Recombination frequencies at the CUP1, rDNA, and SUP4-o loci
| CUP1a: 5-FOAR/total ×106 | rDNAb: 5-FOAR/total ×105 | SUP4-oc: 5-FOAR Ade− CanR/total ×107 | |
|---|---|---|---|
| WT | 3.7 (± 0.96)d | 16 (± 3.8) | 2.1 (± 1.1) |
| pif1e | 88 (± 12) | 29 (± 6.6) | 16 (± 7.1) |
| rrm3 | 100 (± 27) | 140 (± 66) | 4.3 (± 3.2) |
| sgs1 | 78 (± 6.1) | 130 (± 28) | 25 (± 6.1) |
| top3 | 188 (± 43) | 220 (± 71) | 180 (± 47) |
| sgs1 top3 | 84 (± 26) | 40 (± 24) | 46 (± 6.4) |
↵a The CUP1 locus consists of six to seven 2.0-kb direct repeats in the assay strain (W1588-4C background) as determined by gel blot analysis and phosphorimager quantitation (data not shown).
↵b The rDNA locus contains 150–200 9.2-kb direct repeats in tandem as well as a replication fork barrier in each repeat.
↵c The SUP4-o locus contains five ∼330-bp δ repeats in both direct and inverse orientations as well as replication pause sites (Rothstein et al. 1987).
↵d See materials and methods for details of how each assay was performed.
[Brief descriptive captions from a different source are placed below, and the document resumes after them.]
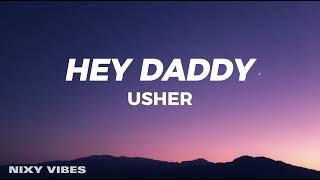 Usher - Hey Daddy (Lyrics)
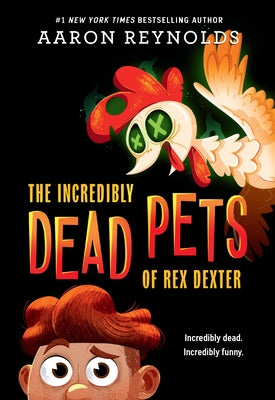 Cover Image for The Incredibly Dead Pets of Rex Dexter -- Aaron Reynolds, Paperback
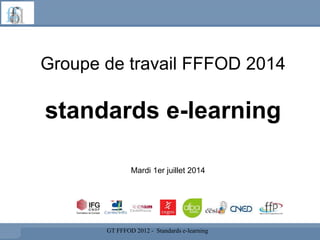 Groupe de travail FFFOD 2014
standards e-learning
GT FFFOD 2012 - Standards e-learning
Mardi 1er juillet 2014
 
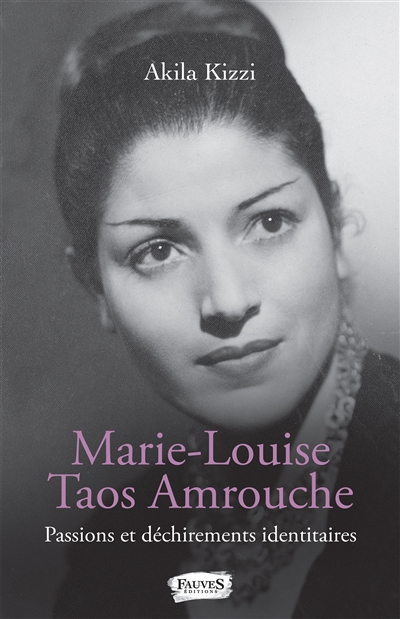 Marie-Louise Taos Amrouche : passions et déchirements identitaires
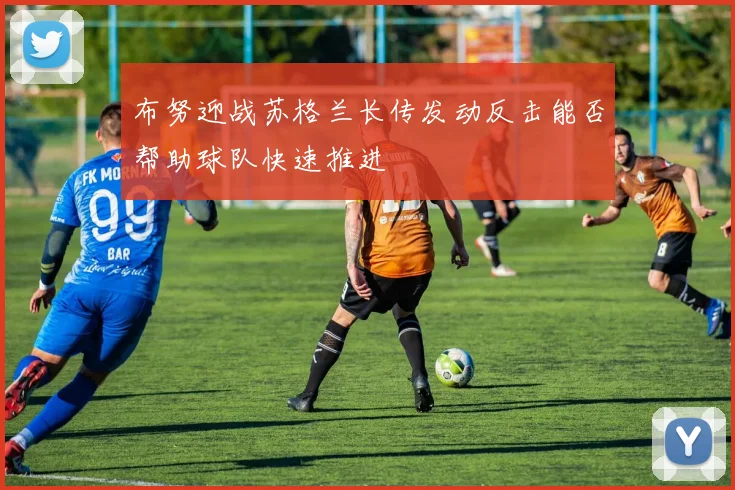 布努迎战苏格兰长传发动反击能否帮助球队快速推进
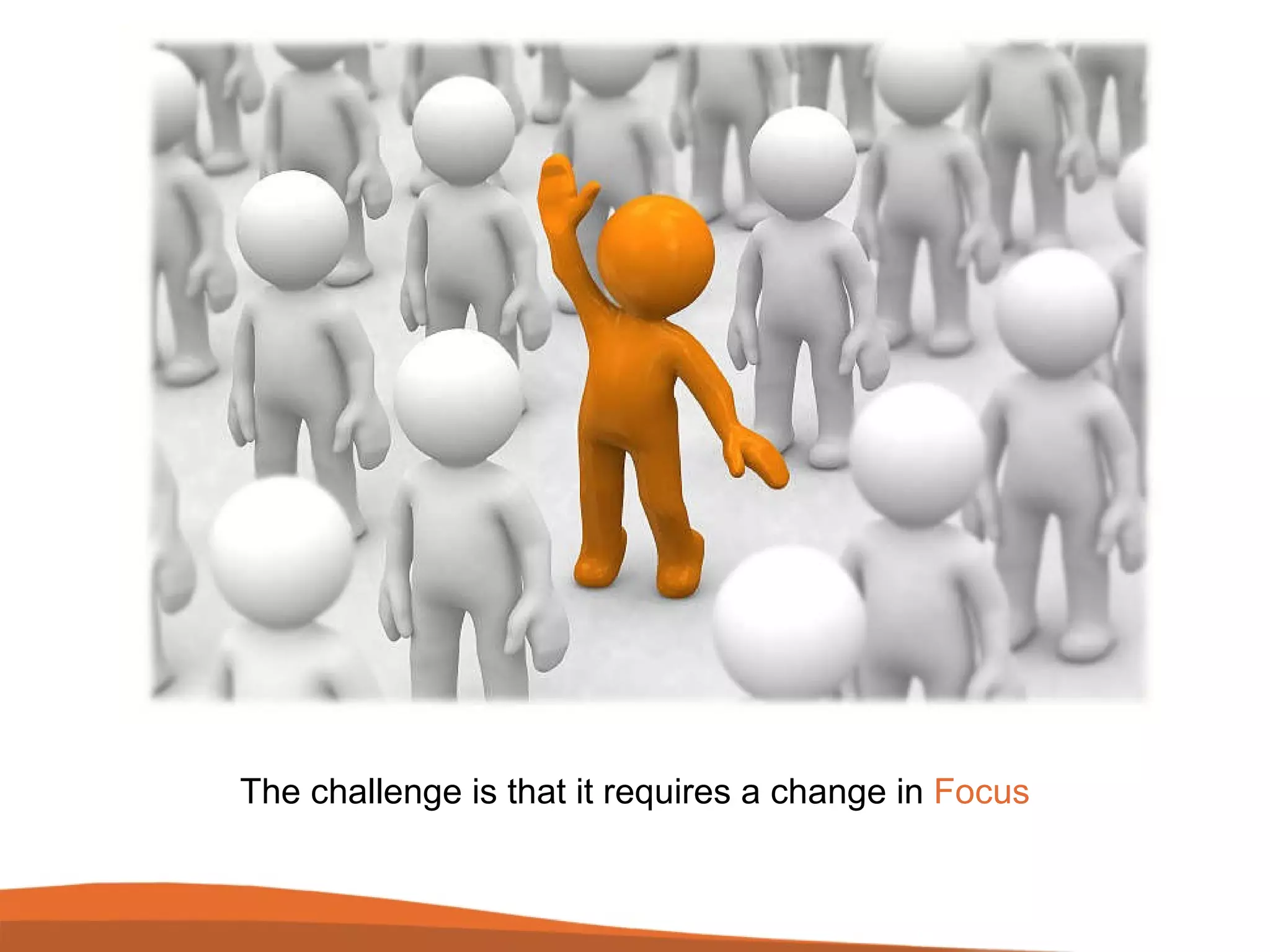 The challenge is that it requires a change in  Focus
Each value represents the deletion frequency between direct repeats at the indicated locus and is the average of a minimum of five experiments in which independent segregants were used. Standard deviations are given in parentheses.
↵e Null mutant strains were used except in the case of the SUP4-o assay in which case the pif1-m2 strain was used for technical reasons (see materials and methods). Strains used in this analysis were constructed by crossing the appropriate mutation into the appropriate assay strain: W3831-1B (CUP1 assay), W3480-4C (rDNA assay), or W1868-8B (SUP4-o assay). The sgs1 and top3 deletions were derived from a W1958 segregant. The pif1 deletion was derived from strain J1129. The pif1-m2 mutation was derived from strain W3972-7C. The rrm3 deletion was derived from strain J1132.